EXCERPT TO READ:

— start —

A sensuous perception creates a novel extension that disturbs the machinic assemblage that is a sensing body in movement. To sense — to experience the world amodally[19] — activates the body’s relation to the world and opens the body to its technogenetic potential. This occurs in the dancing body when the movement causes the room to space differently through an accumulation of tactile sensations coursing through the air. Felt affectively as a change in the dynamics of the environment, this kind of movement takes form with and through the dancer’s body as a molecular reorganization of duration such that the dimensions of the felt are reexperienced in conjunction with the reassembling of a dispersing, re-cognizing becoming-body.
To feel time is to create space in the present. This requires an activation of pastness in the presentness of experience. It means we move spacetime into a passing present such that duration becomes experience. Whitehead calls this direct perception of “pastness” non-sensuous perception.[20] Non-sensuous perception underscores the fact that perception begins relationally with an emphasis on the pastness that allows us to “know” the world. This pastness (that can be durationally as immediate as the present moment passing) enables us to form causal relations between past events and current circumstances such that we feel the world ecologically before we know exactly what it is. To feel ecologically is to directly perceive the relations out of which spacetime will be composed. Once these relations perceptually begin to take form, objects can be “pulled out” or prehended. Perceiving ecologically does not suggest giving meaning to form, but forming environmentally. To say we perceive nonsensuously — or ecologically — is to emphasize how the world creates modalities of perception even as our prehensions are creating worlds. Ecological durations are not linear — they are richly layered, their nexus ripe with reality, their environments populated by appearances. Whitehead calls forth this notion of non-sensuous perception in order to sidestep the tendency to think we make sense only with sense-data, challenging the theory of sensory-reception whereby an impulse “out there” is processed by a mediating brain/body function that makes sense of a pre-existing world.

— end —

DATA SUPPLIED:

— start —

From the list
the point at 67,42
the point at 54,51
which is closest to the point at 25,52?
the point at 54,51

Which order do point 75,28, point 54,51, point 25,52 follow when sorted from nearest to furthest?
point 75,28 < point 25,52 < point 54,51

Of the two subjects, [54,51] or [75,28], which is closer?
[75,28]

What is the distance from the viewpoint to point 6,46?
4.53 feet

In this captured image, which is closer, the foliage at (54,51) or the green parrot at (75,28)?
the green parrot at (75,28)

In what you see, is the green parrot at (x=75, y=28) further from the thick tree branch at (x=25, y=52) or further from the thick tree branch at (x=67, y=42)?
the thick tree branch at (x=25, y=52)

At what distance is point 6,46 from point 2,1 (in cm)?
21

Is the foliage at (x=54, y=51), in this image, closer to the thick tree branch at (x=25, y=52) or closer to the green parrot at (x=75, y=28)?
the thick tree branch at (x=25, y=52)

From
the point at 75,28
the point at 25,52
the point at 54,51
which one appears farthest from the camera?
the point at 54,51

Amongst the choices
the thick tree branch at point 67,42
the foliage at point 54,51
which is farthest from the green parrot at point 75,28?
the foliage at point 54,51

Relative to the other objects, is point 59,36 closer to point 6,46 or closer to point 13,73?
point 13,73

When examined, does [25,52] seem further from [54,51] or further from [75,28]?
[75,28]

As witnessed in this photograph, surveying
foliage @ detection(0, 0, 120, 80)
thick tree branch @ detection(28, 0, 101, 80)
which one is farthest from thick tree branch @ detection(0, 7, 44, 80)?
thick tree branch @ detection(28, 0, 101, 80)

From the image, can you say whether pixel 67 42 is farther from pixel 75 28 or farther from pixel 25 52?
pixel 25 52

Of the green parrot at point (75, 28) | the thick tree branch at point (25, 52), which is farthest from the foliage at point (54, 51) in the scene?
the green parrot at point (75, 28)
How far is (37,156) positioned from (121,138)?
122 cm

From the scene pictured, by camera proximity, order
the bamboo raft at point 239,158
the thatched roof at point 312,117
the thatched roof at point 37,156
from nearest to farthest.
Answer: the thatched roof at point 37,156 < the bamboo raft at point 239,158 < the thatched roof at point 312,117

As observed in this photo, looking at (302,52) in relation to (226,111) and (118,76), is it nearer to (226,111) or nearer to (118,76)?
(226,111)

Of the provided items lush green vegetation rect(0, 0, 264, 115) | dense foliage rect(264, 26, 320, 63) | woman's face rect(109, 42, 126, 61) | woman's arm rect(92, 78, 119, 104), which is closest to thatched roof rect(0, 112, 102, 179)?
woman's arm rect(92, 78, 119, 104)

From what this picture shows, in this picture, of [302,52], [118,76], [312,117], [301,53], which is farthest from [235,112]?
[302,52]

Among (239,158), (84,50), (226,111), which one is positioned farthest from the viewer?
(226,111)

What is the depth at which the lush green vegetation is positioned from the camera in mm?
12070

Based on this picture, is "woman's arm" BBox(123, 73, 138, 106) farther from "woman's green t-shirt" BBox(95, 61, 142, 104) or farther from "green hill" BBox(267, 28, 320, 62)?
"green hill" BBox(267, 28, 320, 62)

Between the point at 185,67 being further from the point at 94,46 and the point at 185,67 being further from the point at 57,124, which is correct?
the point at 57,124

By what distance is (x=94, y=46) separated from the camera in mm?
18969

— end —

JOBS:
1. Answer these from the passage on perception:
(a) What does Whitehead call the direct perception of "pastness"?
(b) What does it mean to feel ecologically?
(c) In the dancing body, what makes the room space differently?
2. Carry on the passage on perception, picking up after its final sentence.

RESPONSES TO THE TASKS:
1.
(a) Non-sensuous perception.
(b) To directly perceive the relations out of which spacetime will be composed.
(c) The movement, through an accumulation of tactile sensations coursing through the air.

2.
We perceive not an object-as-such but how the object merges with experience. We feel its pastness even as we call it forth in its present appearance. This is non-sensuous perception. As mentioned earlier, instead of perceiving the chair-as-such, we perceive its sit-ability: the object becomes its sitability — the object is its experiential function. The sitability of the chair is rendered more complex by the analogous perception (presentational immediacy) that adds novelty to the concept of sitting by associating it with qualitative difference. ‘The creativity is the actualization of potentiality, and the process of actualization is an occasion of experiencing’ (Whitehead, 1933: 178). Objects are novel because their conjunctions are new, not pre-existing the object, but immanent to it. Objects, prehended, are individuations within an ecology of practices wherein perception is key.
Yet, perception is never limited to the perception of even such complex objects. It is always also an activation of a virtuality — a conjunction or a relation — out of which an event (an objectness, an individuating body) is composed. Non-sensuous perception is an activity of relation whereby the composition of an event takes place through a re-uptake of the virtual (pastness) into the actual (appearance). Through non-sensuous perception we directly perceive relation. In Whiteheadian terms, we prehend the affective tone — the relational concernedness — of an object.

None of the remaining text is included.